INGREDIENTS_FOOD_02_Campbells Soup

The ingredients in a can of Campbell's Chicken Noodle Soup.

And then I heard from Steve Ettlinger, who wrote this amazing book on the Twinkie. So we'd kind of lived parallel lives with the Twinkie. He'd found out about my project … and I immediately realized that we had a somewhat similar perspective. Most of the book was already in place, in terms of the 75 additives and the deconstructed foods, and he just took it to the next level. What he and I both share is a strong feeling that there's a place for an expository or gnon-soapbox view [on food additives]. I'm not a scientist, so I'm not qualified to have a soapbox to begin with.

I started with a list of 200 or so interesting ingredients that I categorized into three categories, simply [based] on my perception of what they were. I wanted to include some things that are good for you, because it's inevitable that when you talk about processed food … it's impossible to avoid the negative perception of "it's a chemical, it must be bad."
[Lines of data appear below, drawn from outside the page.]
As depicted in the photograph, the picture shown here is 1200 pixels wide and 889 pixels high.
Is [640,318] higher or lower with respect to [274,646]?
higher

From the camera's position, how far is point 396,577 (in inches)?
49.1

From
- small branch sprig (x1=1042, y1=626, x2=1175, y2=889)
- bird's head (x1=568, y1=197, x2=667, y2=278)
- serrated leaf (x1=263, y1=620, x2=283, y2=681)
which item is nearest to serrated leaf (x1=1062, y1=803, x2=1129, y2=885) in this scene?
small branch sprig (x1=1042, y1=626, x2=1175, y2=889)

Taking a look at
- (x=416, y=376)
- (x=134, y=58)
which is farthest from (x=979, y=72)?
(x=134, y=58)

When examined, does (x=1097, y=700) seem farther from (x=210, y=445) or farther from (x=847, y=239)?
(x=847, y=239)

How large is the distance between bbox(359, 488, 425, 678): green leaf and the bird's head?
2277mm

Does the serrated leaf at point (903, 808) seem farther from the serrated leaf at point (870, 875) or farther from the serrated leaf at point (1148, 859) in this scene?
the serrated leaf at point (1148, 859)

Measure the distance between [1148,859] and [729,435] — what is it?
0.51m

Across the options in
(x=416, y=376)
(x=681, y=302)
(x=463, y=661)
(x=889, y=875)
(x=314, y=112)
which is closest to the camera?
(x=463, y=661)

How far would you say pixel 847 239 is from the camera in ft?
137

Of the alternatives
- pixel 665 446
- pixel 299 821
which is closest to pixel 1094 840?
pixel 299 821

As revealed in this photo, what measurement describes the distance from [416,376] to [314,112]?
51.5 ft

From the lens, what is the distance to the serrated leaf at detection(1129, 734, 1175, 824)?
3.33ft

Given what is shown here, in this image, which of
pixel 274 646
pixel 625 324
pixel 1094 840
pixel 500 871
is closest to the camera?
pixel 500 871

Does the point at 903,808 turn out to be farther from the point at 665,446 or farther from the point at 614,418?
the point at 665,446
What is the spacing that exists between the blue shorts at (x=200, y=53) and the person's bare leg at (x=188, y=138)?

INGREDIENTS_43_Monosodium glutamate

Monosodium glutamate

Has the book changed the way you look at certain additives? I don't know that my eating habits have changed—I'd say that my shopping habits have not. [The additives] that worry me the most are the ones that can be used to replicate [other] food. Now, I love meat analogues. We eat vegetarian hot dogs and vegetarian patties, which I included in the back of the book. And I still love those foods. But the additives that worry me the most are those that are there to replace things that are more expensive, more perishable. I certainly look at artificial colors. When I'm shopping for the kids, that's one of the [first] things I go to.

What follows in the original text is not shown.